[ptsefton.com] | [CV & Bio]

Work on word processing formats by Ian Barnes


On Wednesday I was a guest at the Australian Partnership for Sustainable Repositories (APSR) planning day, which helped me get my head around the diverse projects coordinated under the APSR banner. We're going to be talking a lot with APSR at the RUBRIC project where I work.

The highlight for me was a talk by Ian Barnes of ANU on Sustainability in word processing formats. He was looking at how you can take a word processing document and turn it into an archive-quality XML document.

I liked his presentation partly because Ian is working with our ICE templates, developed at USQ. This is interesting because it means that our open source project is working:

  1. we have more smart people testing and extending the styles, and

  2. the ANU work is trying new things.

Ian said that for a sustainable format you need something that is:

  1. XML

  2. Non proprietary, and open. (Ian said non-commercial)

Here was the list of contenders for an archival document format:

Ian voted off these two:

Custom schemas : Because of the costs and obvious unsustainability involved

XHTML : Because it is essentially flat. While XHTML does allow nesting, if you start using particular conventions for nesting elements then that's a custom schema, Ian argued. I'll come back to this point.

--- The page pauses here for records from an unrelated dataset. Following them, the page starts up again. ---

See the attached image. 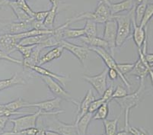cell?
<instances>
[{
  "label": "cell",
  "mask_w": 153,
  "mask_h": 135,
  "mask_svg": "<svg viewBox=\"0 0 153 135\" xmlns=\"http://www.w3.org/2000/svg\"><path fill=\"white\" fill-rule=\"evenodd\" d=\"M134 1H135V2H136V5H137V4H139V3H141V2H143L144 0H134Z\"/></svg>",
  "instance_id": "54"
},
{
  "label": "cell",
  "mask_w": 153,
  "mask_h": 135,
  "mask_svg": "<svg viewBox=\"0 0 153 135\" xmlns=\"http://www.w3.org/2000/svg\"><path fill=\"white\" fill-rule=\"evenodd\" d=\"M61 101H62L61 98L56 97L53 99L46 100V101H39V102L30 103L28 105V108L35 107V108H38L43 112H55V110L58 111V110L60 109Z\"/></svg>",
  "instance_id": "11"
},
{
  "label": "cell",
  "mask_w": 153,
  "mask_h": 135,
  "mask_svg": "<svg viewBox=\"0 0 153 135\" xmlns=\"http://www.w3.org/2000/svg\"><path fill=\"white\" fill-rule=\"evenodd\" d=\"M64 113L63 110H58L55 112H43L39 109L37 112H34L29 115H25L22 117L16 118H9V121L13 124L12 132H19L21 131L26 130L29 128H37V122L40 117L45 116V115H57L59 114Z\"/></svg>",
  "instance_id": "2"
},
{
  "label": "cell",
  "mask_w": 153,
  "mask_h": 135,
  "mask_svg": "<svg viewBox=\"0 0 153 135\" xmlns=\"http://www.w3.org/2000/svg\"><path fill=\"white\" fill-rule=\"evenodd\" d=\"M9 2H19L20 0H8Z\"/></svg>",
  "instance_id": "55"
},
{
  "label": "cell",
  "mask_w": 153,
  "mask_h": 135,
  "mask_svg": "<svg viewBox=\"0 0 153 135\" xmlns=\"http://www.w3.org/2000/svg\"><path fill=\"white\" fill-rule=\"evenodd\" d=\"M0 60H6L8 61V62L12 63L22 65V60L12 57L10 56L9 54H8L7 53H5V51H2V49L0 50Z\"/></svg>",
  "instance_id": "37"
},
{
  "label": "cell",
  "mask_w": 153,
  "mask_h": 135,
  "mask_svg": "<svg viewBox=\"0 0 153 135\" xmlns=\"http://www.w3.org/2000/svg\"><path fill=\"white\" fill-rule=\"evenodd\" d=\"M136 5V4L134 0H123V1L116 2V3L111 2L109 9L113 16V15H119L120 12H125V11L130 12L133 8H135Z\"/></svg>",
  "instance_id": "16"
},
{
  "label": "cell",
  "mask_w": 153,
  "mask_h": 135,
  "mask_svg": "<svg viewBox=\"0 0 153 135\" xmlns=\"http://www.w3.org/2000/svg\"><path fill=\"white\" fill-rule=\"evenodd\" d=\"M153 17V3H150L147 5L146 9L145 12L144 16L143 18L141 23L140 25L142 28H146L147 25H148L149 22L152 19Z\"/></svg>",
  "instance_id": "32"
},
{
  "label": "cell",
  "mask_w": 153,
  "mask_h": 135,
  "mask_svg": "<svg viewBox=\"0 0 153 135\" xmlns=\"http://www.w3.org/2000/svg\"><path fill=\"white\" fill-rule=\"evenodd\" d=\"M109 101H105L103 103L102 105L98 108L94 113L93 119L94 120H105L109 114V106H108Z\"/></svg>",
  "instance_id": "31"
},
{
  "label": "cell",
  "mask_w": 153,
  "mask_h": 135,
  "mask_svg": "<svg viewBox=\"0 0 153 135\" xmlns=\"http://www.w3.org/2000/svg\"><path fill=\"white\" fill-rule=\"evenodd\" d=\"M48 35L49 34H44V35L25 37V38L22 39L18 44H20V45H37V44H41Z\"/></svg>",
  "instance_id": "29"
},
{
  "label": "cell",
  "mask_w": 153,
  "mask_h": 135,
  "mask_svg": "<svg viewBox=\"0 0 153 135\" xmlns=\"http://www.w3.org/2000/svg\"><path fill=\"white\" fill-rule=\"evenodd\" d=\"M19 42V41L15 38L14 34H0V47L2 51L9 55L16 51V46Z\"/></svg>",
  "instance_id": "12"
},
{
  "label": "cell",
  "mask_w": 153,
  "mask_h": 135,
  "mask_svg": "<svg viewBox=\"0 0 153 135\" xmlns=\"http://www.w3.org/2000/svg\"><path fill=\"white\" fill-rule=\"evenodd\" d=\"M133 8L129 13L125 15H113L112 18L116 20L117 24V34L116 47H120L123 45L126 39L130 37L131 34L132 18L134 14Z\"/></svg>",
  "instance_id": "3"
},
{
  "label": "cell",
  "mask_w": 153,
  "mask_h": 135,
  "mask_svg": "<svg viewBox=\"0 0 153 135\" xmlns=\"http://www.w3.org/2000/svg\"><path fill=\"white\" fill-rule=\"evenodd\" d=\"M134 65L135 63H117L118 69H119L120 73L123 75L129 74L130 71L133 69Z\"/></svg>",
  "instance_id": "36"
},
{
  "label": "cell",
  "mask_w": 153,
  "mask_h": 135,
  "mask_svg": "<svg viewBox=\"0 0 153 135\" xmlns=\"http://www.w3.org/2000/svg\"><path fill=\"white\" fill-rule=\"evenodd\" d=\"M138 54L140 58L136 62H135L133 69L128 75L138 77L140 81H145L146 78L149 75V68L150 65L146 60L144 54L142 53L141 49H138Z\"/></svg>",
  "instance_id": "10"
},
{
  "label": "cell",
  "mask_w": 153,
  "mask_h": 135,
  "mask_svg": "<svg viewBox=\"0 0 153 135\" xmlns=\"http://www.w3.org/2000/svg\"><path fill=\"white\" fill-rule=\"evenodd\" d=\"M43 48L41 45H36L33 51H32L30 56L27 59H24L22 60V65L25 68L30 69V67L34 66H38V63L41 57H40V54H41V51Z\"/></svg>",
  "instance_id": "20"
},
{
  "label": "cell",
  "mask_w": 153,
  "mask_h": 135,
  "mask_svg": "<svg viewBox=\"0 0 153 135\" xmlns=\"http://www.w3.org/2000/svg\"><path fill=\"white\" fill-rule=\"evenodd\" d=\"M151 66V69H152V70L153 71V65H152V66Z\"/></svg>",
  "instance_id": "56"
},
{
  "label": "cell",
  "mask_w": 153,
  "mask_h": 135,
  "mask_svg": "<svg viewBox=\"0 0 153 135\" xmlns=\"http://www.w3.org/2000/svg\"><path fill=\"white\" fill-rule=\"evenodd\" d=\"M117 34V24L114 19H111L104 23V34L103 39L108 44L111 53L113 57L114 56L115 49H116V40Z\"/></svg>",
  "instance_id": "5"
},
{
  "label": "cell",
  "mask_w": 153,
  "mask_h": 135,
  "mask_svg": "<svg viewBox=\"0 0 153 135\" xmlns=\"http://www.w3.org/2000/svg\"><path fill=\"white\" fill-rule=\"evenodd\" d=\"M80 41L85 44L87 47H101L105 50L109 49L108 48V44L106 41L103 38L98 37H88L85 36L80 37Z\"/></svg>",
  "instance_id": "23"
},
{
  "label": "cell",
  "mask_w": 153,
  "mask_h": 135,
  "mask_svg": "<svg viewBox=\"0 0 153 135\" xmlns=\"http://www.w3.org/2000/svg\"><path fill=\"white\" fill-rule=\"evenodd\" d=\"M35 47L36 45H20V44H17L16 51H19L22 54L24 59H27L30 56L32 51Z\"/></svg>",
  "instance_id": "33"
},
{
  "label": "cell",
  "mask_w": 153,
  "mask_h": 135,
  "mask_svg": "<svg viewBox=\"0 0 153 135\" xmlns=\"http://www.w3.org/2000/svg\"><path fill=\"white\" fill-rule=\"evenodd\" d=\"M32 21L33 20L27 21V22H12L8 25V31L5 34H16L31 30V29H33Z\"/></svg>",
  "instance_id": "19"
},
{
  "label": "cell",
  "mask_w": 153,
  "mask_h": 135,
  "mask_svg": "<svg viewBox=\"0 0 153 135\" xmlns=\"http://www.w3.org/2000/svg\"><path fill=\"white\" fill-rule=\"evenodd\" d=\"M120 116L114 119V120H103L104 129H105V135H116L117 133V124Z\"/></svg>",
  "instance_id": "25"
},
{
  "label": "cell",
  "mask_w": 153,
  "mask_h": 135,
  "mask_svg": "<svg viewBox=\"0 0 153 135\" xmlns=\"http://www.w3.org/2000/svg\"><path fill=\"white\" fill-rule=\"evenodd\" d=\"M35 135H47L46 134V130L44 128H39L38 131L37 132Z\"/></svg>",
  "instance_id": "48"
},
{
  "label": "cell",
  "mask_w": 153,
  "mask_h": 135,
  "mask_svg": "<svg viewBox=\"0 0 153 135\" xmlns=\"http://www.w3.org/2000/svg\"><path fill=\"white\" fill-rule=\"evenodd\" d=\"M85 36L88 37H96L98 28H97V23L92 20H85V25L83 28Z\"/></svg>",
  "instance_id": "30"
},
{
  "label": "cell",
  "mask_w": 153,
  "mask_h": 135,
  "mask_svg": "<svg viewBox=\"0 0 153 135\" xmlns=\"http://www.w3.org/2000/svg\"><path fill=\"white\" fill-rule=\"evenodd\" d=\"M94 114L91 112H87L85 115H83L78 122H75L77 127V131L79 135H86L87 130L90 122L93 119Z\"/></svg>",
  "instance_id": "22"
},
{
  "label": "cell",
  "mask_w": 153,
  "mask_h": 135,
  "mask_svg": "<svg viewBox=\"0 0 153 135\" xmlns=\"http://www.w3.org/2000/svg\"><path fill=\"white\" fill-rule=\"evenodd\" d=\"M58 5H53L49 10V13L44 22V25L47 30H53L54 22H55L56 16L57 13Z\"/></svg>",
  "instance_id": "27"
},
{
  "label": "cell",
  "mask_w": 153,
  "mask_h": 135,
  "mask_svg": "<svg viewBox=\"0 0 153 135\" xmlns=\"http://www.w3.org/2000/svg\"><path fill=\"white\" fill-rule=\"evenodd\" d=\"M42 80L45 83L47 88L49 89V90L52 92V94L54 95L56 97L73 103L76 105H79V102L72 98V95L68 92L64 90L62 88V86H61L56 81L55 79L49 77V76H42Z\"/></svg>",
  "instance_id": "6"
},
{
  "label": "cell",
  "mask_w": 153,
  "mask_h": 135,
  "mask_svg": "<svg viewBox=\"0 0 153 135\" xmlns=\"http://www.w3.org/2000/svg\"><path fill=\"white\" fill-rule=\"evenodd\" d=\"M9 2L8 0H0V6H6L9 5Z\"/></svg>",
  "instance_id": "50"
},
{
  "label": "cell",
  "mask_w": 153,
  "mask_h": 135,
  "mask_svg": "<svg viewBox=\"0 0 153 135\" xmlns=\"http://www.w3.org/2000/svg\"><path fill=\"white\" fill-rule=\"evenodd\" d=\"M106 101H104V98H101L99 99H94L92 102L91 103L89 108H88V112L94 114V112L102 105L103 103H104Z\"/></svg>",
  "instance_id": "40"
},
{
  "label": "cell",
  "mask_w": 153,
  "mask_h": 135,
  "mask_svg": "<svg viewBox=\"0 0 153 135\" xmlns=\"http://www.w3.org/2000/svg\"><path fill=\"white\" fill-rule=\"evenodd\" d=\"M26 83L25 80L22 76L15 73L14 76L9 79H1L0 80V91H2L6 89L11 88L15 86H22Z\"/></svg>",
  "instance_id": "21"
},
{
  "label": "cell",
  "mask_w": 153,
  "mask_h": 135,
  "mask_svg": "<svg viewBox=\"0 0 153 135\" xmlns=\"http://www.w3.org/2000/svg\"><path fill=\"white\" fill-rule=\"evenodd\" d=\"M95 99L93 92L91 90H88V91L86 93L85 96L84 97L82 101L81 102H79L78 106V112H77V116H76V121L75 122H78V121L82 118L84 115H85L87 112H88V108H89L91 103Z\"/></svg>",
  "instance_id": "14"
},
{
  "label": "cell",
  "mask_w": 153,
  "mask_h": 135,
  "mask_svg": "<svg viewBox=\"0 0 153 135\" xmlns=\"http://www.w3.org/2000/svg\"><path fill=\"white\" fill-rule=\"evenodd\" d=\"M55 117L56 115H53L52 119H49L48 125L44 128L45 130L53 131L62 135H79L76 122L73 124H66Z\"/></svg>",
  "instance_id": "7"
},
{
  "label": "cell",
  "mask_w": 153,
  "mask_h": 135,
  "mask_svg": "<svg viewBox=\"0 0 153 135\" xmlns=\"http://www.w3.org/2000/svg\"><path fill=\"white\" fill-rule=\"evenodd\" d=\"M48 13H49V11H43V12H35L34 19H35L36 21H38V22H44Z\"/></svg>",
  "instance_id": "43"
},
{
  "label": "cell",
  "mask_w": 153,
  "mask_h": 135,
  "mask_svg": "<svg viewBox=\"0 0 153 135\" xmlns=\"http://www.w3.org/2000/svg\"><path fill=\"white\" fill-rule=\"evenodd\" d=\"M108 68H105L101 73L95 76H83L82 78L87 83L91 85L99 95L102 96L104 91L108 88L107 77H108Z\"/></svg>",
  "instance_id": "9"
},
{
  "label": "cell",
  "mask_w": 153,
  "mask_h": 135,
  "mask_svg": "<svg viewBox=\"0 0 153 135\" xmlns=\"http://www.w3.org/2000/svg\"><path fill=\"white\" fill-rule=\"evenodd\" d=\"M108 76H109V78L111 80H112V81H114V80H116L117 79V78L119 76V73H118V72L116 70V69H108Z\"/></svg>",
  "instance_id": "45"
},
{
  "label": "cell",
  "mask_w": 153,
  "mask_h": 135,
  "mask_svg": "<svg viewBox=\"0 0 153 135\" xmlns=\"http://www.w3.org/2000/svg\"><path fill=\"white\" fill-rule=\"evenodd\" d=\"M129 94L127 92V90L121 86H117V88L115 89V90H114V93L112 95V98L111 100L114 99V98H123V97L126 96Z\"/></svg>",
  "instance_id": "38"
},
{
  "label": "cell",
  "mask_w": 153,
  "mask_h": 135,
  "mask_svg": "<svg viewBox=\"0 0 153 135\" xmlns=\"http://www.w3.org/2000/svg\"><path fill=\"white\" fill-rule=\"evenodd\" d=\"M32 28L33 29H36V30H47L44 26V22H38V21H36L35 19H33L32 21Z\"/></svg>",
  "instance_id": "44"
},
{
  "label": "cell",
  "mask_w": 153,
  "mask_h": 135,
  "mask_svg": "<svg viewBox=\"0 0 153 135\" xmlns=\"http://www.w3.org/2000/svg\"><path fill=\"white\" fill-rule=\"evenodd\" d=\"M30 69L34 71L35 73H38L39 75H41V76H49V77L52 78V79H55L56 81H58L59 83H61V85L63 86H66V83L67 81H69V76H63V75H59L56 74V73H54L51 71L48 70V69H45V68H43L41 66H32L30 68Z\"/></svg>",
  "instance_id": "17"
},
{
  "label": "cell",
  "mask_w": 153,
  "mask_h": 135,
  "mask_svg": "<svg viewBox=\"0 0 153 135\" xmlns=\"http://www.w3.org/2000/svg\"><path fill=\"white\" fill-rule=\"evenodd\" d=\"M9 5L11 7V9L13 10L14 13L19 19V22H27V21L34 19L30 18L28 15H27L25 12L18 5L17 2H9Z\"/></svg>",
  "instance_id": "24"
},
{
  "label": "cell",
  "mask_w": 153,
  "mask_h": 135,
  "mask_svg": "<svg viewBox=\"0 0 153 135\" xmlns=\"http://www.w3.org/2000/svg\"><path fill=\"white\" fill-rule=\"evenodd\" d=\"M130 134H129V132L127 131L126 130H123V131H119L117 133L116 135H129Z\"/></svg>",
  "instance_id": "51"
},
{
  "label": "cell",
  "mask_w": 153,
  "mask_h": 135,
  "mask_svg": "<svg viewBox=\"0 0 153 135\" xmlns=\"http://www.w3.org/2000/svg\"><path fill=\"white\" fill-rule=\"evenodd\" d=\"M127 131L131 135H149L148 133L143 129L133 128V127L131 126L128 127Z\"/></svg>",
  "instance_id": "41"
},
{
  "label": "cell",
  "mask_w": 153,
  "mask_h": 135,
  "mask_svg": "<svg viewBox=\"0 0 153 135\" xmlns=\"http://www.w3.org/2000/svg\"><path fill=\"white\" fill-rule=\"evenodd\" d=\"M9 120V117H0V134L3 133V131L5 128L7 122Z\"/></svg>",
  "instance_id": "46"
},
{
  "label": "cell",
  "mask_w": 153,
  "mask_h": 135,
  "mask_svg": "<svg viewBox=\"0 0 153 135\" xmlns=\"http://www.w3.org/2000/svg\"><path fill=\"white\" fill-rule=\"evenodd\" d=\"M94 13L96 17V23L104 24L112 19V15L109 6L101 1H99V3L97 5Z\"/></svg>",
  "instance_id": "15"
},
{
  "label": "cell",
  "mask_w": 153,
  "mask_h": 135,
  "mask_svg": "<svg viewBox=\"0 0 153 135\" xmlns=\"http://www.w3.org/2000/svg\"><path fill=\"white\" fill-rule=\"evenodd\" d=\"M132 25L133 28V41L137 47V49H141L147 37V28H142L138 25L135 21L134 14L132 18Z\"/></svg>",
  "instance_id": "13"
},
{
  "label": "cell",
  "mask_w": 153,
  "mask_h": 135,
  "mask_svg": "<svg viewBox=\"0 0 153 135\" xmlns=\"http://www.w3.org/2000/svg\"><path fill=\"white\" fill-rule=\"evenodd\" d=\"M59 45L62 46L64 50H66L71 54H73L83 66H85V63L89 55V50L87 46L85 45H77L72 44L66 40H62L59 41Z\"/></svg>",
  "instance_id": "8"
},
{
  "label": "cell",
  "mask_w": 153,
  "mask_h": 135,
  "mask_svg": "<svg viewBox=\"0 0 153 135\" xmlns=\"http://www.w3.org/2000/svg\"><path fill=\"white\" fill-rule=\"evenodd\" d=\"M88 50L91 51L95 53L96 54H98V56L103 60V61L104 62V63L106 64V66H108V69H114L119 73V76L120 77V79H122L123 83H124L125 86H127L128 88L130 89L131 87V85H130V82L128 81L126 78L125 77L124 75L121 74L120 73L119 69L117 67V63L116 62V60H114V57L111 55L110 53L108 52V51L104 48H101V47H88Z\"/></svg>",
  "instance_id": "4"
},
{
  "label": "cell",
  "mask_w": 153,
  "mask_h": 135,
  "mask_svg": "<svg viewBox=\"0 0 153 135\" xmlns=\"http://www.w3.org/2000/svg\"><path fill=\"white\" fill-rule=\"evenodd\" d=\"M113 93H114V86L111 85V86H110L109 87H108V88L106 89V90L104 91V94H103L101 98H104V101H111Z\"/></svg>",
  "instance_id": "42"
},
{
  "label": "cell",
  "mask_w": 153,
  "mask_h": 135,
  "mask_svg": "<svg viewBox=\"0 0 153 135\" xmlns=\"http://www.w3.org/2000/svg\"><path fill=\"white\" fill-rule=\"evenodd\" d=\"M17 4L22 9H23L24 11H25V13L27 14V15H28L30 18H32V19H34L35 12L32 10V9H30V7L27 5L26 0H20L19 2H17Z\"/></svg>",
  "instance_id": "39"
},
{
  "label": "cell",
  "mask_w": 153,
  "mask_h": 135,
  "mask_svg": "<svg viewBox=\"0 0 153 135\" xmlns=\"http://www.w3.org/2000/svg\"><path fill=\"white\" fill-rule=\"evenodd\" d=\"M147 5H148V0H144L141 3H139L136 5L134 9V16L136 23L140 25L141 23L143 18L144 16L145 12L146 9Z\"/></svg>",
  "instance_id": "26"
},
{
  "label": "cell",
  "mask_w": 153,
  "mask_h": 135,
  "mask_svg": "<svg viewBox=\"0 0 153 135\" xmlns=\"http://www.w3.org/2000/svg\"><path fill=\"white\" fill-rule=\"evenodd\" d=\"M46 134L47 135H62L61 134L57 133V132L53 131H49V130H46Z\"/></svg>",
  "instance_id": "49"
},
{
  "label": "cell",
  "mask_w": 153,
  "mask_h": 135,
  "mask_svg": "<svg viewBox=\"0 0 153 135\" xmlns=\"http://www.w3.org/2000/svg\"><path fill=\"white\" fill-rule=\"evenodd\" d=\"M146 92V86H145V81H140V86L138 90L135 92L128 94L123 98H114L115 101L117 103L121 109V114L124 113V129L127 131L129 125V115L131 108L136 107L139 103L141 101L144 96V93Z\"/></svg>",
  "instance_id": "1"
},
{
  "label": "cell",
  "mask_w": 153,
  "mask_h": 135,
  "mask_svg": "<svg viewBox=\"0 0 153 135\" xmlns=\"http://www.w3.org/2000/svg\"><path fill=\"white\" fill-rule=\"evenodd\" d=\"M22 114H25V112H12V111H10L8 108L5 107V104H0V117L5 116V117H11L12 115H22Z\"/></svg>",
  "instance_id": "35"
},
{
  "label": "cell",
  "mask_w": 153,
  "mask_h": 135,
  "mask_svg": "<svg viewBox=\"0 0 153 135\" xmlns=\"http://www.w3.org/2000/svg\"><path fill=\"white\" fill-rule=\"evenodd\" d=\"M101 2H104V4H106L107 5H108V6H110L111 4V0H100Z\"/></svg>",
  "instance_id": "53"
},
{
  "label": "cell",
  "mask_w": 153,
  "mask_h": 135,
  "mask_svg": "<svg viewBox=\"0 0 153 135\" xmlns=\"http://www.w3.org/2000/svg\"><path fill=\"white\" fill-rule=\"evenodd\" d=\"M63 51V47L60 45L53 47V48H52L51 51L44 54L42 57H41V59L39 60L38 66H42L43 65L46 64V63H48L51 62V61L54 60H56L58 58L61 57Z\"/></svg>",
  "instance_id": "18"
},
{
  "label": "cell",
  "mask_w": 153,
  "mask_h": 135,
  "mask_svg": "<svg viewBox=\"0 0 153 135\" xmlns=\"http://www.w3.org/2000/svg\"><path fill=\"white\" fill-rule=\"evenodd\" d=\"M37 131H38V128H34L26 129V130L21 131L19 132H3V133L0 134V135H35Z\"/></svg>",
  "instance_id": "34"
},
{
  "label": "cell",
  "mask_w": 153,
  "mask_h": 135,
  "mask_svg": "<svg viewBox=\"0 0 153 135\" xmlns=\"http://www.w3.org/2000/svg\"><path fill=\"white\" fill-rule=\"evenodd\" d=\"M49 1L52 4V6H53V5H58V3H59V0H49Z\"/></svg>",
  "instance_id": "52"
},
{
  "label": "cell",
  "mask_w": 153,
  "mask_h": 135,
  "mask_svg": "<svg viewBox=\"0 0 153 135\" xmlns=\"http://www.w3.org/2000/svg\"><path fill=\"white\" fill-rule=\"evenodd\" d=\"M102 135H105V134H102Z\"/></svg>",
  "instance_id": "57"
},
{
  "label": "cell",
  "mask_w": 153,
  "mask_h": 135,
  "mask_svg": "<svg viewBox=\"0 0 153 135\" xmlns=\"http://www.w3.org/2000/svg\"><path fill=\"white\" fill-rule=\"evenodd\" d=\"M145 58H146V60L147 61L149 64L150 66L153 65V54H149V53H146V54H144Z\"/></svg>",
  "instance_id": "47"
},
{
  "label": "cell",
  "mask_w": 153,
  "mask_h": 135,
  "mask_svg": "<svg viewBox=\"0 0 153 135\" xmlns=\"http://www.w3.org/2000/svg\"><path fill=\"white\" fill-rule=\"evenodd\" d=\"M29 104H30V102H27L22 98H19L17 99L14 100V101H10V102L6 103L5 105V107L10 111L17 112L19 109H22L23 108H28Z\"/></svg>",
  "instance_id": "28"
}]
</instances>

Ian picked DocBook for his demonstration system, and as a likely contender for long term document storage, because of the existing toolchain.

Using OpenOffice.org Writer, he was able to demonstrate a complex ICE-based test document that had all sorts of nested lists, block quotes and pre-formatted text and images. Saved it into a directory and was able to show via a Java-based web server (Cocoon) the original OpenDocument Format document (the XML), a DocBook version and then an XHTML version. It also does PDF.

I liked the new direction, and the idea of plugging into the DocBook toolchain because of all the stuff you get for nothing, but later discussions indicate there might be some problems, particularly with documents that mix numbered and un-numbered headings, and with jumps between heading levels (like putting heading 4 immediately after heading 1. What do you put in your archival format in a case like that where the author wants the feel of small divisions with a low-level heading, but the schema may insist that that is not allowed?

Which brings me to one of the constraints on this exercise – if you're going to be capturing with a word processor you need to live with what it's capable of, and your software will always have to build any nested structure out of a flat series of paragraphs and lists, so I'm not convinced that using DocBook buys all that much more than using existing tools, which could, in time be written for a constrained version of XHTML. But I am intrigued, and also am all for using existing software where possible so I'd like to see how far Ian and the ANU team can take this.

I got the chance to go into more detail with Ian after lunch (thanks APSR). He's got a nice set of chained XSLT stylesheets that turn the ICE styles in a word processing document into DocBook by doing one bit at a time. This is a more manageable approach that the one I took with the original ICE XSLT; at that stage I thought we'd need to have a single XSLT because I had this (very wrong) idea that the export system in OpenOffice.org was worth using.

But even with Ian's much simpler chain of stylesheets it's at the limits of the useful range for XSLT, it might be better to switch to a procedural version using a 'normal' language like Java or Python. There's someone else working on this that I know of, but no release yet.